Ken Griffey Jr. Was The Best Of His Time

 


GriffeyRetires.PNGKen Griffey Jr.
recently announced his retirement, ending one of the greatest careers in the history of baseball.  No matter how much I may try, words will never do justice to the greatness of his MLB career.

When I think of Griffey, I think of him as the face of Major League Baseball, just as Michael Jordan was the face of the NBA and Wayne Gretzky of the NHL.  Armed with the sweetest swing in baseball and the innocent smile of a kid, Griffey was a great ambassador to the game.  You couldn’t help but be captivated by Griffey’s personality and his play on the field.

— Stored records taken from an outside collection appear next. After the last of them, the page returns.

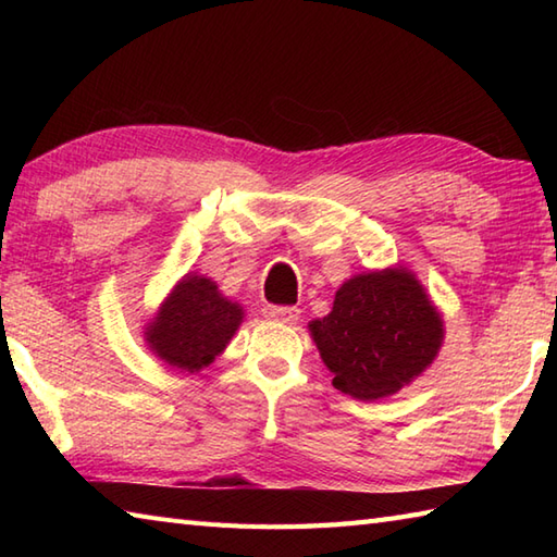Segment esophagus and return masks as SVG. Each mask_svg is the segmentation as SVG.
Returning a JSON list of instances; mask_svg holds the SVG:
<instances>
[{
  "label": "esophagus",
  "mask_w": 557,
  "mask_h": 557,
  "mask_svg": "<svg viewBox=\"0 0 557 557\" xmlns=\"http://www.w3.org/2000/svg\"><path fill=\"white\" fill-rule=\"evenodd\" d=\"M265 318H268V321H275V323L294 325L299 321V309H297V306H268Z\"/></svg>",
  "instance_id": "obj_1"
}]
</instances>
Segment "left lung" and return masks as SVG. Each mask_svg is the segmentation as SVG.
I'll return each instance as SVG.
<instances>
[{
  "mask_svg": "<svg viewBox=\"0 0 557 557\" xmlns=\"http://www.w3.org/2000/svg\"><path fill=\"white\" fill-rule=\"evenodd\" d=\"M309 330L333 385L363 401L395 395L419 377L445 337L441 313L407 268L354 275L337 289L333 311Z\"/></svg>",
  "mask_w": 557,
  "mask_h": 557,
  "instance_id": "8db88e82",
  "label": "left lung"
}]
</instances>
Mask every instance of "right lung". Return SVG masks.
<instances>
[{
  "label": "right lung",
  "mask_w": 557,
  "mask_h": 557,
  "mask_svg": "<svg viewBox=\"0 0 557 557\" xmlns=\"http://www.w3.org/2000/svg\"><path fill=\"white\" fill-rule=\"evenodd\" d=\"M244 321V309L222 297L215 282L188 272L146 325L148 349L172 369L198 373L224 351Z\"/></svg>",
  "instance_id": "right-lung-1"
}]
</instances>
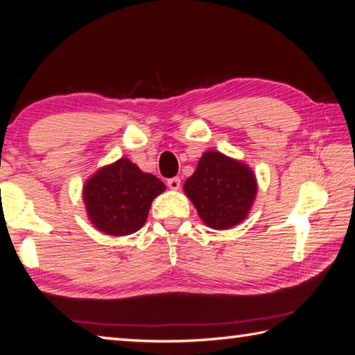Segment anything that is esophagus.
<instances>
[{
    "label": "esophagus",
    "mask_w": 355,
    "mask_h": 355,
    "mask_svg": "<svg viewBox=\"0 0 355 355\" xmlns=\"http://www.w3.org/2000/svg\"><path fill=\"white\" fill-rule=\"evenodd\" d=\"M180 184H182V180H180L178 177H173L171 180H168V186H169V189H172V191H178Z\"/></svg>",
    "instance_id": "1"
}]
</instances>
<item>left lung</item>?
Segmentation results:
<instances>
[{
    "instance_id": "8db88e82",
    "label": "left lung",
    "mask_w": 355,
    "mask_h": 355,
    "mask_svg": "<svg viewBox=\"0 0 355 355\" xmlns=\"http://www.w3.org/2000/svg\"><path fill=\"white\" fill-rule=\"evenodd\" d=\"M183 189L207 227L227 230L250 214L258 182L244 162L206 150Z\"/></svg>"
}]
</instances>
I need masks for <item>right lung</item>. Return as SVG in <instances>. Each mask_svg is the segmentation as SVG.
Listing matches in <instances>:
<instances>
[{"instance_id":"obj_1","label":"right lung","mask_w":355,"mask_h":355,"mask_svg":"<svg viewBox=\"0 0 355 355\" xmlns=\"http://www.w3.org/2000/svg\"><path fill=\"white\" fill-rule=\"evenodd\" d=\"M164 189L162 180L122 157L87 180L82 200L97 230L110 236H126L145 225L150 205Z\"/></svg>"}]
</instances>
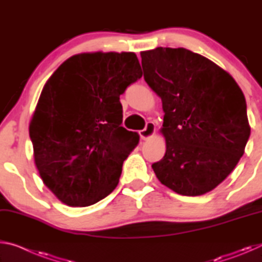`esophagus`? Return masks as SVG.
I'll use <instances>...</instances> for the list:
<instances>
[{
	"label": "esophagus",
	"mask_w": 262,
	"mask_h": 262,
	"mask_svg": "<svg viewBox=\"0 0 262 262\" xmlns=\"http://www.w3.org/2000/svg\"><path fill=\"white\" fill-rule=\"evenodd\" d=\"M155 132H156V126H155L154 122H148L147 126H145L144 129L140 130V136L142 140H148L150 137L155 135Z\"/></svg>",
	"instance_id": "esophagus-1"
}]
</instances>
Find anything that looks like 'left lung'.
Masks as SVG:
<instances>
[{"label": "left lung", "mask_w": 262, "mask_h": 262, "mask_svg": "<svg viewBox=\"0 0 262 262\" xmlns=\"http://www.w3.org/2000/svg\"><path fill=\"white\" fill-rule=\"evenodd\" d=\"M144 79L162 99L166 151L152 164L173 192L198 196L231 173L251 134L246 100L233 77L186 48L141 52Z\"/></svg>", "instance_id": "1"}]
</instances>
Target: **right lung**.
I'll list each match as a JSON object with an SVG mask.
<instances>
[{"mask_svg": "<svg viewBox=\"0 0 262 262\" xmlns=\"http://www.w3.org/2000/svg\"><path fill=\"white\" fill-rule=\"evenodd\" d=\"M142 77L133 52L81 53L48 78L29 132L39 174L67 206L112 193L140 136L121 126L120 95Z\"/></svg>", "mask_w": 262, "mask_h": 262, "instance_id": "add662e5", "label": "right lung"}]
</instances>
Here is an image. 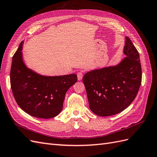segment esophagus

How good was Griffey?  Well, he retired with 630 career home runs (5th in MLB history).  It is widely believed by many – myself included – that Griffey would be the all-time home run king if injuries had not caused him to miss so many games in the second half of his career.

162-game average (1989-2000)
.296 AVG
42 HR
122 RBI

From 1989 to 2000, Griffey averaged 140 games played per season while hitting 438 home runs!  In addition to being the game’s most feared power hitter, Griffey won the Gold Glove ten times (1990-1999).  Griffey’s peak years were between 1996 and 2000, as he averaged 152 games played, hit .290 and averaged a mind-boggling 49 home runs and 137 RBIs per season!  Many experts agree that if not for a season-ending strike in 1994, Griffey might have become the first player to break the single season home run record (then 61 home runs by Roger Maris).  Griffey hit 40 home runs in 111 games that season; the projection over 162 games would amount to 58 home runs.  He was certainly on pace to approach the record that season.

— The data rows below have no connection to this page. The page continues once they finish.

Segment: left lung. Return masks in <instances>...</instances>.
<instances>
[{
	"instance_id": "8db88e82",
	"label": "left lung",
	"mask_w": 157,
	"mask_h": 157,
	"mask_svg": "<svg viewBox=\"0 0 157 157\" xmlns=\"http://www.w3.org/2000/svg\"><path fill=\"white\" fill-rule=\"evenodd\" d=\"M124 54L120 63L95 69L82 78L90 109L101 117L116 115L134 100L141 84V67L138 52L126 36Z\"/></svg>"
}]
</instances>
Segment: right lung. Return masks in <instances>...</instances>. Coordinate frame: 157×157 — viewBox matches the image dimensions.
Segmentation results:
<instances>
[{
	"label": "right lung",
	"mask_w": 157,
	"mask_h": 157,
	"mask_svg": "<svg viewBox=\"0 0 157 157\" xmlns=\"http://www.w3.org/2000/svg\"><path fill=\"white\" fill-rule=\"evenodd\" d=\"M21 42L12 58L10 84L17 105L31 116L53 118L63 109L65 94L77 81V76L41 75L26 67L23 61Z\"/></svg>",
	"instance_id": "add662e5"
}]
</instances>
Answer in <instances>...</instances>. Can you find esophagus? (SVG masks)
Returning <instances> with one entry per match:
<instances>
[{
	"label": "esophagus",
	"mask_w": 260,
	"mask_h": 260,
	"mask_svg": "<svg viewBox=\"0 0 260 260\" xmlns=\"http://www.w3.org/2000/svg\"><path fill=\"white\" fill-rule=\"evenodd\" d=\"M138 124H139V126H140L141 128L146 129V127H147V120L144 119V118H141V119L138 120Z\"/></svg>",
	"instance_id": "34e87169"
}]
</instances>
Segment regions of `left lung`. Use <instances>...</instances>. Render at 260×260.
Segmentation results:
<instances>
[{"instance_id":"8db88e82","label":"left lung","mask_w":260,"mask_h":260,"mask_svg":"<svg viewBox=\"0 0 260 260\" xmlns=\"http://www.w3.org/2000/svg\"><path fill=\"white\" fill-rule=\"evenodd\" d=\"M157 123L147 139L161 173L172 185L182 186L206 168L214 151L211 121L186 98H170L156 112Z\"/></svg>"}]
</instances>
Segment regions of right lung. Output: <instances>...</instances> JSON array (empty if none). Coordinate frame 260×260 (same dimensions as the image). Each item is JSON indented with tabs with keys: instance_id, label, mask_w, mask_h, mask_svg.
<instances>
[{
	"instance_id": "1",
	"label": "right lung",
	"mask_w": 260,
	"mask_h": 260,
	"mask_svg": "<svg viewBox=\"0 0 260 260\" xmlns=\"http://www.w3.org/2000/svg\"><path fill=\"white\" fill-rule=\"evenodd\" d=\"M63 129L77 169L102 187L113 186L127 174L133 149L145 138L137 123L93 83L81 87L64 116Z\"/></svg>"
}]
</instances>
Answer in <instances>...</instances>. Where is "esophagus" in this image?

162-game average (2001-2010)
.260 AVG
31 HR
92 RBI

As evidenced by the above numbers, Griffey still had power in the second stage of his career; unfortunately, his average was much lower and injuries often limited his productivity.  Between 1989 and 2000, Griffey played 140 or more games nine times; from 2001 to 2010, Griffey managed to play 140 or more games two times (2007-2008).  From 2001 to 2006, Griffey only averaged 92 games played per season.  After the 2008 season, Griffey never again reached 120 games.

162-game average (career)
.284 AVG
38 HR
111 RBI

Griffey’s 162-game averages for his career are all the more incredible when you factor in all the missed games and limited productivity in the later stages of his career.  It’s hard to believe Griffey only won the MVP once in his career (.304 AVG, 56 HR and 147 RBI in 1997).

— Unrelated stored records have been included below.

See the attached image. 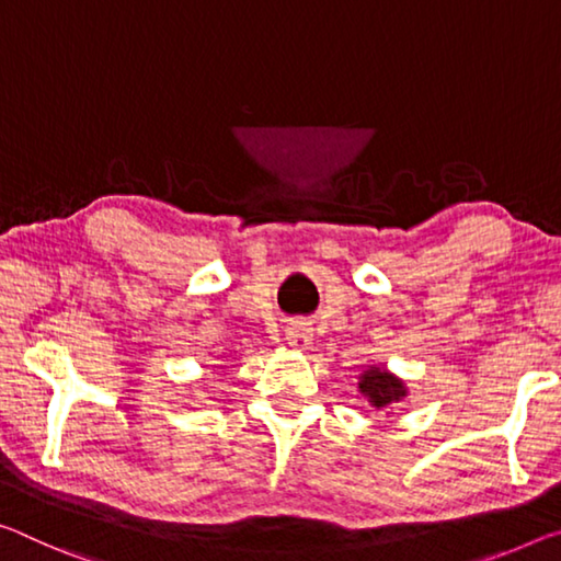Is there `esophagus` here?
<instances>
[{"label": "esophagus", "instance_id": "obj_1", "mask_svg": "<svg viewBox=\"0 0 561 561\" xmlns=\"http://www.w3.org/2000/svg\"><path fill=\"white\" fill-rule=\"evenodd\" d=\"M287 344L297 352L309 350V344H312V329L307 324H291L287 329Z\"/></svg>", "mask_w": 561, "mask_h": 561}]
</instances>
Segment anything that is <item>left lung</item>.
I'll list each match as a JSON object with an SVG mask.
<instances>
[{
	"label": "left lung",
	"instance_id": "8db88e82",
	"mask_svg": "<svg viewBox=\"0 0 561 561\" xmlns=\"http://www.w3.org/2000/svg\"><path fill=\"white\" fill-rule=\"evenodd\" d=\"M357 385L369 407L387 414H392L394 404L404 402V397L409 394L404 379L397 377L394 371H389L385 364H369V367H364Z\"/></svg>",
	"mask_w": 561,
	"mask_h": 561
}]
</instances>
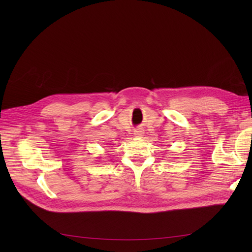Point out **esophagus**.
I'll return each mask as SVG.
<instances>
[{"instance_id": "34e87169", "label": "esophagus", "mask_w": 252, "mask_h": 252, "mask_svg": "<svg viewBox=\"0 0 252 252\" xmlns=\"http://www.w3.org/2000/svg\"><path fill=\"white\" fill-rule=\"evenodd\" d=\"M143 133H144V131H143V129H141V128H138V129H135V130H134V135L139 136V138L143 135Z\"/></svg>"}]
</instances>
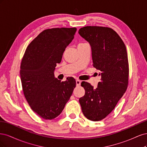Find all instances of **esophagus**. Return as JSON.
<instances>
[{
    "instance_id": "1",
    "label": "esophagus",
    "mask_w": 147,
    "mask_h": 147,
    "mask_svg": "<svg viewBox=\"0 0 147 147\" xmlns=\"http://www.w3.org/2000/svg\"><path fill=\"white\" fill-rule=\"evenodd\" d=\"M81 81L80 80H76V84H77V86H80V84H81Z\"/></svg>"
}]
</instances>
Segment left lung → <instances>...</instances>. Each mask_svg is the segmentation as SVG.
<instances>
[{
	"mask_svg": "<svg viewBox=\"0 0 147 147\" xmlns=\"http://www.w3.org/2000/svg\"><path fill=\"white\" fill-rule=\"evenodd\" d=\"M79 34L90 44L93 66L100 73V82L94 88L81 83L85 94L79 99L84 117L93 121L105 118L115 109L128 85L129 64L125 45L114 30L86 26Z\"/></svg>",
	"mask_w": 147,
	"mask_h": 147,
	"instance_id": "obj_1",
	"label": "left lung"
}]
</instances>
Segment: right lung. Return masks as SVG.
I'll use <instances>...</instances> for the list:
<instances>
[{
    "mask_svg": "<svg viewBox=\"0 0 147 147\" xmlns=\"http://www.w3.org/2000/svg\"><path fill=\"white\" fill-rule=\"evenodd\" d=\"M76 31L75 28L44 30L30 42L22 59L20 75L25 98L45 119L59 116L76 86L72 77L61 82L54 75L56 64L61 63Z\"/></svg>",
    "mask_w": 147,
    "mask_h": 147,
    "instance_id": "add662e5",
    "label": "right lung"
}]
</instances>
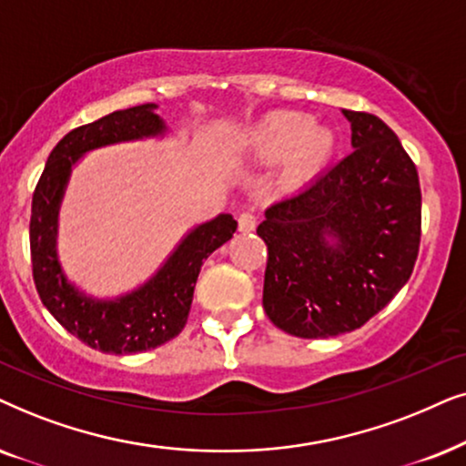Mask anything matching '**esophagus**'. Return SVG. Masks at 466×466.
<instances>
[{
  "instance_id": "1",
  "label": "esophagus",
  "mask_w": 466,
  "mask_h": 466,
  "mask_svg": "<svg viewBox=\"0 0 466 466\" xmlns=\"http://www.w3.org/2000/svg\"><path fill=\"white\" fill-rule=\"evenodd\" d=\"M256 226H258V217H256V213H253V210H243V213L238 215V229L240 232H253V229H256Z\"/></svg>"
}]
</instances>
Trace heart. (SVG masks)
<instances>
[{
	"mask_svg": "<svg viewBox=\"0 0 466 466\" xmlns=\"http://www.w3.org/2000/svg\"><path fill=\"white\" fill-rule=\"evenodd\" d=\"M332 147V134L326 127L313 126L311 116L272 113L240 136L234 155L249 166H272L283 159L279 181L283 187L294 189L326 164Z\"/></svg>",
	"mask_w": 466,
	"mask_h": 466,
	"instance_id": "b5f03b06",
	"label": "heart"
}]
</instances>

Looking back at Griffey’s career, I find it to be a tragedy that he never appeared in a World Series.  Griffey had been to the postseason only three times, appearing twice with the Mariners (1995, 1997) and once with the Chicago White Sox (2008).

Griffey’s career should not be tainted by the lack of a World Series title.  I consider Griffey and Frank Thomas to be the greatest hitters of their time in the MLB.  Although not as patient/disciplined at the plate as Thomas was, Griffey was every bit as dangerous to change the game with one swing and was a far more superb athlete and overall player than Thomas was.  Griffey was the best player of his era and was the face of Major League Baseball; perhaps more importantly, he set these astonishing numbers in the controversial steroid era of baseball’s history and has never been linked to steroids or performance-enhancing drugs!

Griffey will go down in history as one of the greatest players of all time, the best player during the steroid era and have the reputation of “doing it the right way” during the steroid era.